# Feral Cat Summit 2005 is Coming



## DesnBaby (Apr 18, 2004)

-----Original Message-----
From: canecanem, Date: Sun, 14 Aug 2005 22:19:57 -0000

Feral Cat Summit 2005 is Coming

IDA - in partnership with The Humane Society of the United States
(HSUS), the American Society for the Prevention of Cruelty to
Animals (ASPCA), the Alliance for Philadelphia's Animals and the
Mayor's Alliance for New York City's Animals - is proud to co-
present the 2nd Annual National Feral Cat Summit. This one-day
conference will feature presentations and workshops by feral cat
experts and Trap-Neuter-Return (TNR) leaders from around the
country, including Esther Mechler (SPAY USA), Dr. Margaret Slater
(Texas A&M University professor), Kit Jenkins (PETsMART Charities),
Anitra Frazier (author of "The New Natural Cat"), Bryan Kortis
(Neighborhood Cats) and IDA's Valerie Sicignano. Presentations will
emphasize practical information and instruction to help participants
more effectively advocate for feral cats and implement TNR programs
in their communities.

## Dataset excerpt
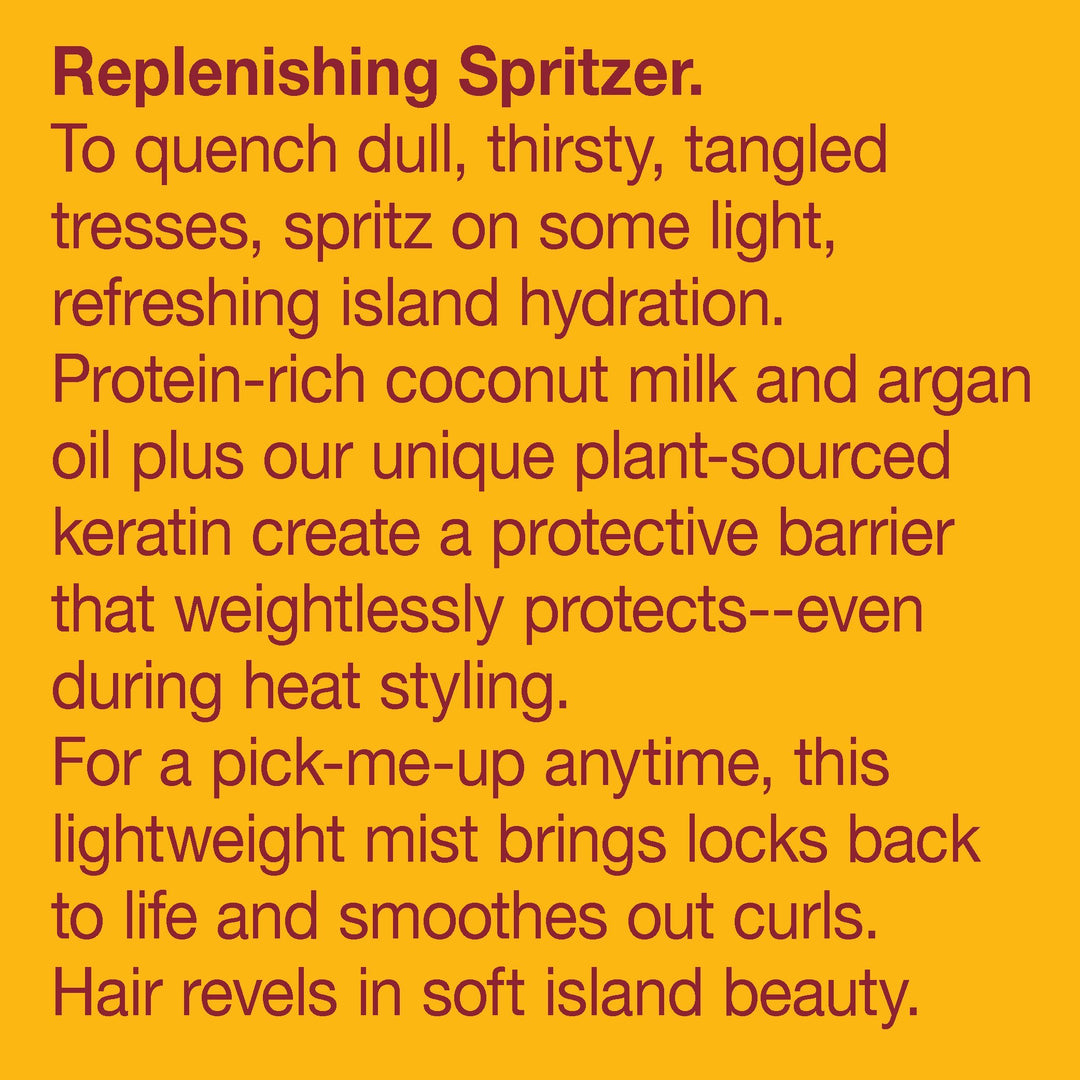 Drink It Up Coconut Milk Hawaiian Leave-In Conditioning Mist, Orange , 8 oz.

## Tasks to carry out
a - From the feral cat summit announcement above the data, list every organization named as a partner of IDA in presenting the summit.
b - Rewrite the feral cat summit announcement from "IDA - in partnership" to "in their communities.", switching "workshops" to "panel discussions".
c - Carry on the feral cat summit announcement from the last sentence it shows.

## Responses by item number
a -
- The Humane Society of the United States (HSUS)
- The American Society for the Prevention of Cruelty to Animals (ASPCA)
- The Alliance for Philadelphia's Animals
- The Mayor's Alliance for New York City's Animals

b -
IDA - in partnership with The Humane Society of the United States
(HSUS), the American Society for the Prevention of Cruelty to
Animals (ASPCA), the Alliance for Philadelphia's Animals and the
Mayor's Alliance for New York City's Animals - is proud to co-
present the 2nd Annual National Feral Cat Summit. This one-day
conference will feature presentations and panel discussions by feral cat
experts and Trap-Neuter-Return (TNR) leaders from around the
country, including Esther Mechler (SPAY USA), Dr. Margaret Slater
(Texas A&M University professor), Kit Jenkins (PETsMART Charities),
Anitra Frazier (author of "The New Natural Cat"), Bryan Kortis
(Neighborhood Cats) and IDA's Valerie Sicignano. Presentations will
emphasize practical information and instruction to help participants
more effectively advocate for feral cats and implement TNR programs
in their communities.

c -
What: 2nd Annual National Feral Cat Summit 2005
When: Saturday, October 15 from 9:00 a.m. to 6:00 p.m.
Where: Wyndham Philadelphia at Franklin Plaza, 17th & Race Streets,
Philadelphia, Penn. (click here for directions)

Registration is $40 before September 1 and $50 thereafter (the
registration fee includes a vegan lunch). For the complete program
and registration information, please visit www.neighborhoodcats.org.


----------



## Blynkk (Aug 5, 2005)

I was thinking of going, is anyone else contemplating it? Has anyone attended the previous conference? What did they think?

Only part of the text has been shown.